[Items from a data source]
▶

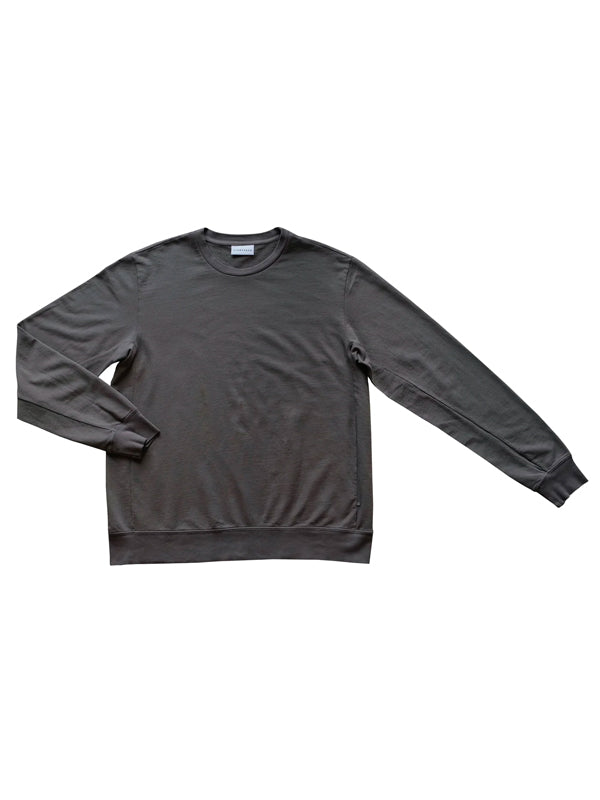 XK Sweatshirt: Garage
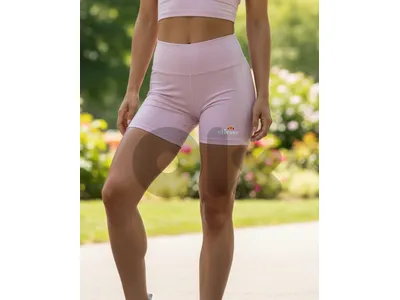 sport ellesse short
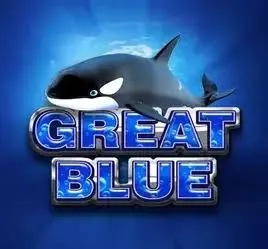Great Blue - GECKO158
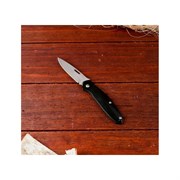 Перочинный нож СИМАЛЕНД Разведчик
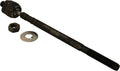 MOOG 03-06 Subaru Baja Front Inner / Inner Tie Rod End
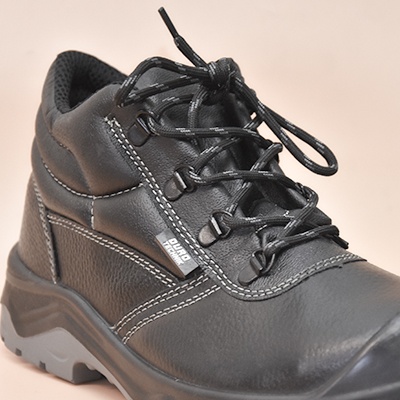 CHAUSSURE DE SECURITE S3  P 43 (NGL)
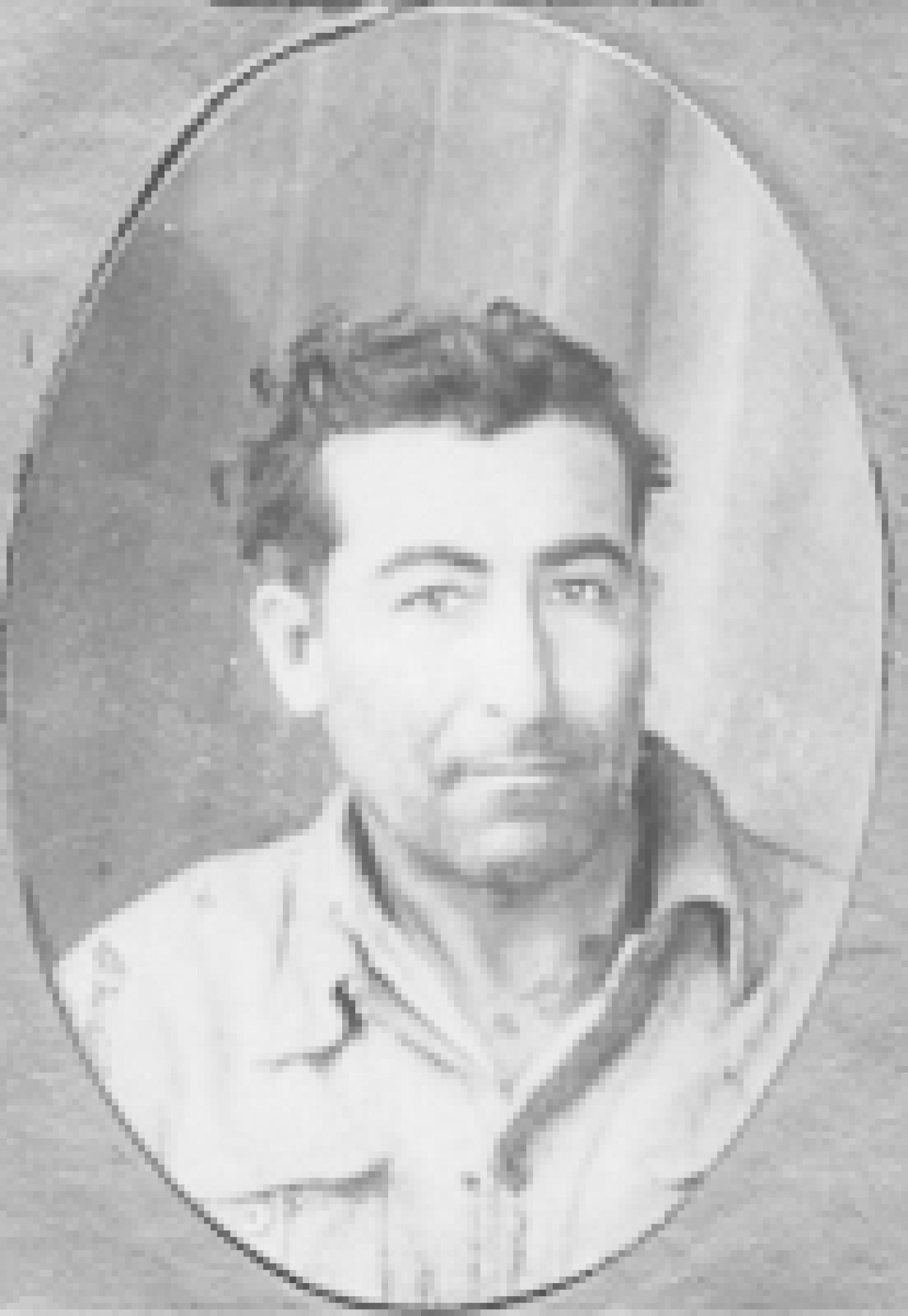 Estolano Gutiérrez.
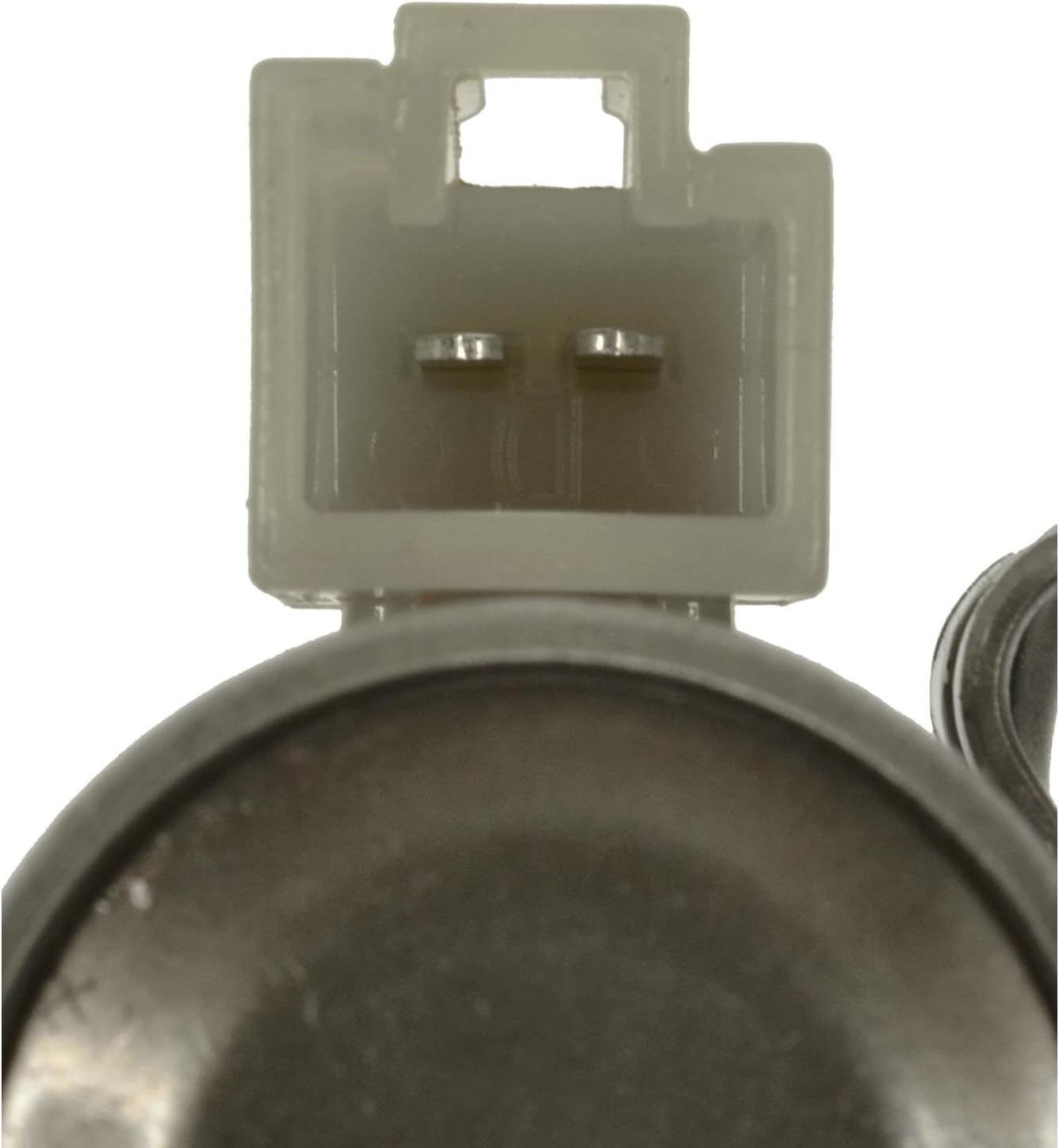 Replacement Automatic Transmission Control Solenoid for 2000-2006 Scion, Toyota Echo, xA, xB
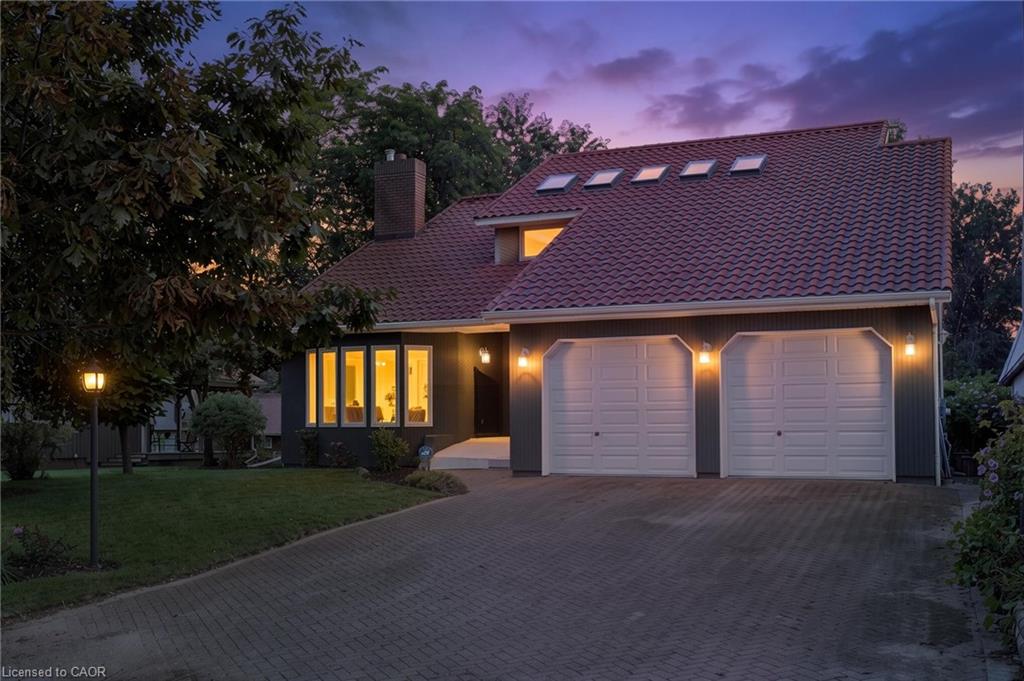 6 Howey Avenue Property Photo 3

◀

- EXERCISE REQUIREMENTS: Where a picture appears, skip it and copy the rest of the data word for word.

- SOLVED EXERCISE:
 XK Sweatshirt: Garage
 sport ellesse short
Great Blue - GECKO158
 Перочинный нож СИМАЛЕНД Разведчик
 MOOG 03-06 Subaru Baja Front Inner / Inner Tie Rod End
 CHAUSSURE DE SECURITE S3  P 43 (NGL)
 Estolano Gutiérrez.
 Replacement Automatic Transmission Control Solenoid for 2000-2006 Scion, Toyota Echo, xA, xB
 6 Howey Avenue Property Photo 3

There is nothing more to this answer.